Another major thread in this book is the role of the USSR. The book is full of the kind of statistics that can only be accumulated and analyzed objectively long after the war, but the statistics show what everyone now recognizes but rarely talks about in this world war, that the major destruction and death occurred in Russia. I have not read Beevor’s Stalingrad (which has been on my list for awhile) but I was impressed by Roberts’ coverage of the decisive battles of Stalingrad and Kursk in 1943. In assessing major errors of decision makers, Roberts, like most others, judges Stalin's major error to have been trusting Hitler, pointing out that Stalin otherwise never trusted anyone.

An interesting point that Roberts makes throughout this book is that of the cooperation among the Allies which, painful as it was in many ways, was a key to their success. Not only did the Axis not have that kind of cooperation, there was not even the free expression of ideas among the German decision makers since Hitler made all decisions and always punished his generals when they made independent decisions. "Strategic Retreat" was just not in his vocabulary. His closest generals, Keitel and Jodl, were among the least effective thinkers and strategists. Interestingly as tenuous as was the negotiations among Churchill, Roosevelt, and Stalin, Roberts found that Stalin listened to his generals and oversaw far more productive cooperation with his advisors than did Hitler.

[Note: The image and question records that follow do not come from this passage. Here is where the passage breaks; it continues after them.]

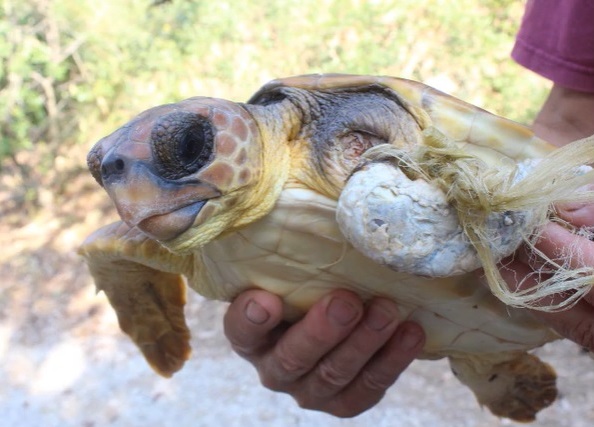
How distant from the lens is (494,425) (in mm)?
1960

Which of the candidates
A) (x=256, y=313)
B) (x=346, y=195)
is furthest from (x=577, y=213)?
(x=256, y=313)

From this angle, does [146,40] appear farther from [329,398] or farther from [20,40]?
[329,398]

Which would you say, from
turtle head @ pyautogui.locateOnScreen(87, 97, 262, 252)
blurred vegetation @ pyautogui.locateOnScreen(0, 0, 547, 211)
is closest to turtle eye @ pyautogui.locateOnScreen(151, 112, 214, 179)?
turtle head @ pyautogui.locateOnScreen(87, 97, 262, 252)

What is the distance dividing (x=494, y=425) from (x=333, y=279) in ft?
4.39

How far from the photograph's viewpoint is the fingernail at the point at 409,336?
3.30 feet

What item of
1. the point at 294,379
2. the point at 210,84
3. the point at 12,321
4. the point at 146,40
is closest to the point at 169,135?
the point at 294,379

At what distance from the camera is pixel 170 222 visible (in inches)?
28.1

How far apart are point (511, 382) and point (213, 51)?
2.74 meters

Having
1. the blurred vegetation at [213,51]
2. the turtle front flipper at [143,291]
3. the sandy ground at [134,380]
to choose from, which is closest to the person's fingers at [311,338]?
the turtle front flipper at [143,291]

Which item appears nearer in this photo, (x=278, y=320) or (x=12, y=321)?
(x=278, y=320)

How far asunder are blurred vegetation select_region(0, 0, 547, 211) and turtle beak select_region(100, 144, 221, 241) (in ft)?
8.77

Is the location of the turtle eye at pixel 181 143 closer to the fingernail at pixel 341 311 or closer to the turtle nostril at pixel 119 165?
the turtle nostril at pixel 119 165

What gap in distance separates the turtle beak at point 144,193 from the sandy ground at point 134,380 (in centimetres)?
154

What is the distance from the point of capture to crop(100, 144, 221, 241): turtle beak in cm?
70
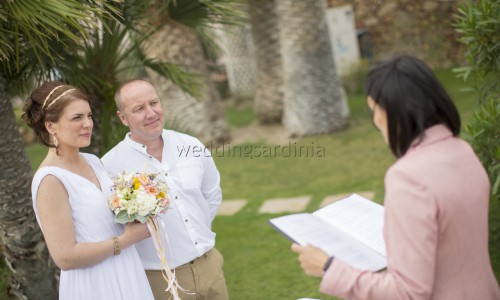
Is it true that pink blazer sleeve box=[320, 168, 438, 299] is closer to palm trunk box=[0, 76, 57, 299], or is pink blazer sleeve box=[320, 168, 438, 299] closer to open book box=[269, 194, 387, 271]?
open book box=[269, 194, 387, 271]

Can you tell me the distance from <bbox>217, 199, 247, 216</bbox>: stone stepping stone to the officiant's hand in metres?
5.57

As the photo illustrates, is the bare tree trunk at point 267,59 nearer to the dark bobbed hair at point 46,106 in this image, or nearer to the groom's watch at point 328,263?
the dark bobbed hair at point 46,106

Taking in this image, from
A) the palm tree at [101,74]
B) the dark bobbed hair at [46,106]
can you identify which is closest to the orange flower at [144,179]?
the dark bobbed hair at [46,106]

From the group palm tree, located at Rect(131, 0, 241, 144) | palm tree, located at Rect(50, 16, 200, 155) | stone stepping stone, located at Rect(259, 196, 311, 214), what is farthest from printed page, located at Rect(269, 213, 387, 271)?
palm tree, located at Rect(131, 0, 241, 144)

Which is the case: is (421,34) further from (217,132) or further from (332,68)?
(217,132)

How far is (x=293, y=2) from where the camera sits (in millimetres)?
11008

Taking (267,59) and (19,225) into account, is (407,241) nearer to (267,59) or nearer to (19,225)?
(19,225)

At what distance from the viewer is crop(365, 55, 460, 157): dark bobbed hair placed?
186 cm

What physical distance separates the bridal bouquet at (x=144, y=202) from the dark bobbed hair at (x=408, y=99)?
4.25 feet

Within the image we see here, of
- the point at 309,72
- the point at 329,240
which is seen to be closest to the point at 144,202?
the point at 329,240

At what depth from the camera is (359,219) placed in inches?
93.0

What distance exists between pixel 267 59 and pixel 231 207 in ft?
15.9

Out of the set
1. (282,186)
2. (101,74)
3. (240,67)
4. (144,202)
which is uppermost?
(101,74)

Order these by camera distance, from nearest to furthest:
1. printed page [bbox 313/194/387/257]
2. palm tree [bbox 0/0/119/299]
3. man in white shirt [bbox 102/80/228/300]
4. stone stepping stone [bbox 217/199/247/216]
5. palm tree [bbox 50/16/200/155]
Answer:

But speaking of alliances, Roberts writes extensively on British and American cooperation—and the seething egos which often underlay cooperative decisions. There were a bunch of egos among the Allies: effective strategists like Montgomery and Paton who usually had to be forced to share and who competed rigorously with each other and generals like Mark Clark who were also self-aggrandizing but less effective. Roberts acknowledges MacArthur as another ego, but actually says relatively little about him. I wasn’t entirely happy with his treatment of Stillwell—or indeed of the whole China situation. In the Far East, Andrews focuses mostly on General William Slim, about whom I knew little, seeing him as one of the underappreciated heroes of the war.

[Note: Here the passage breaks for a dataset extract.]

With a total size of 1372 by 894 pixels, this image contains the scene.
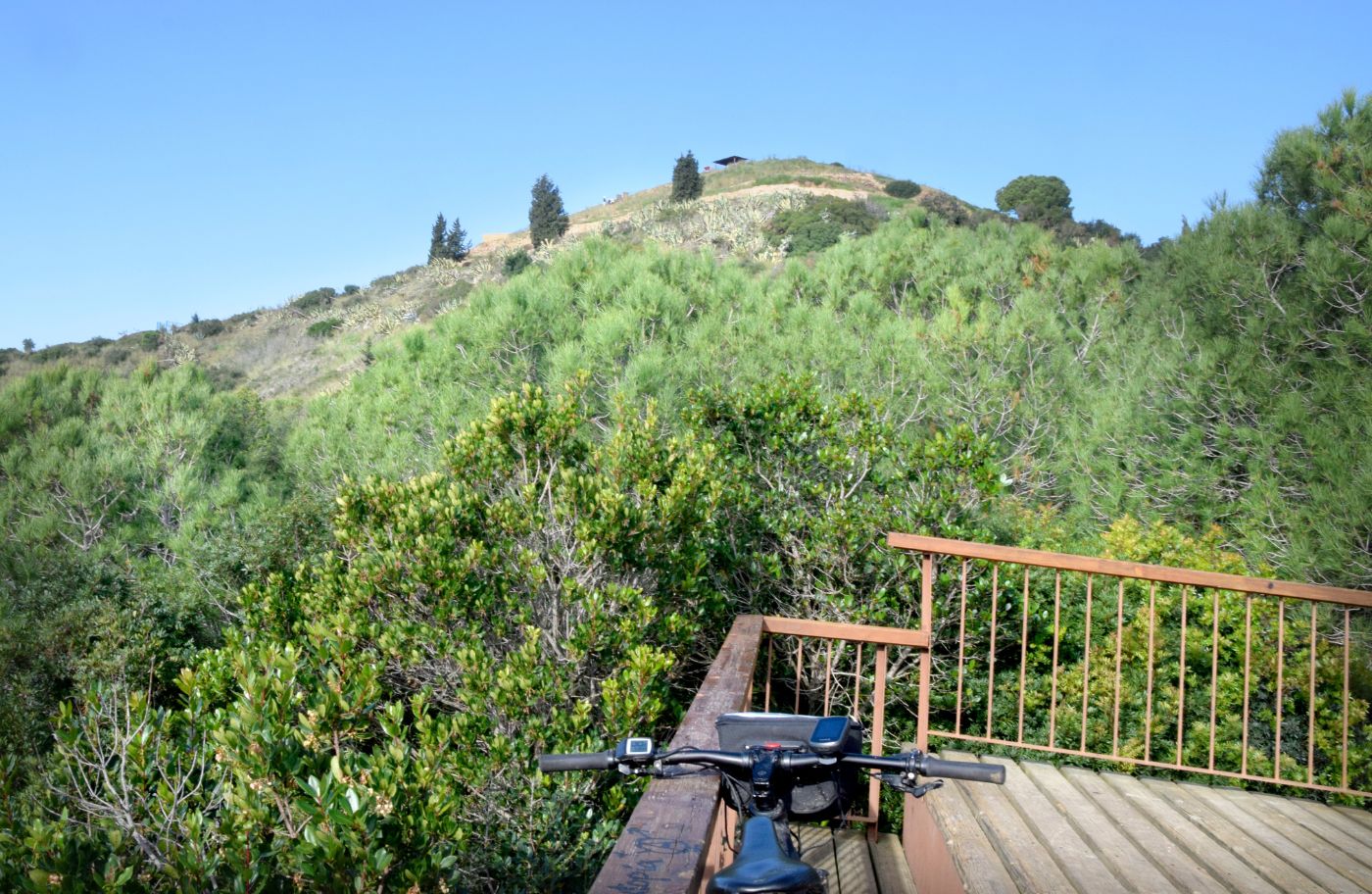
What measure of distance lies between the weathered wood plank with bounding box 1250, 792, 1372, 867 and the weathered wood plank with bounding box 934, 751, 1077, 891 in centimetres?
102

I recommend this book whole-heartedly as a one-volume history of WWII which reassesses the war from a distance in time not achieved by those who actually participated or grew up in its wake revering "The Greatest Generation". It is told from a British perspective and as such possibly minimizes the war in the Pacific some, but he brings to the fore the strategic “Germany first” decision which the US and Britain agreed upon. Of course that was made possible also by Hitler’s strategic mistake in declaring war on the US in 1941.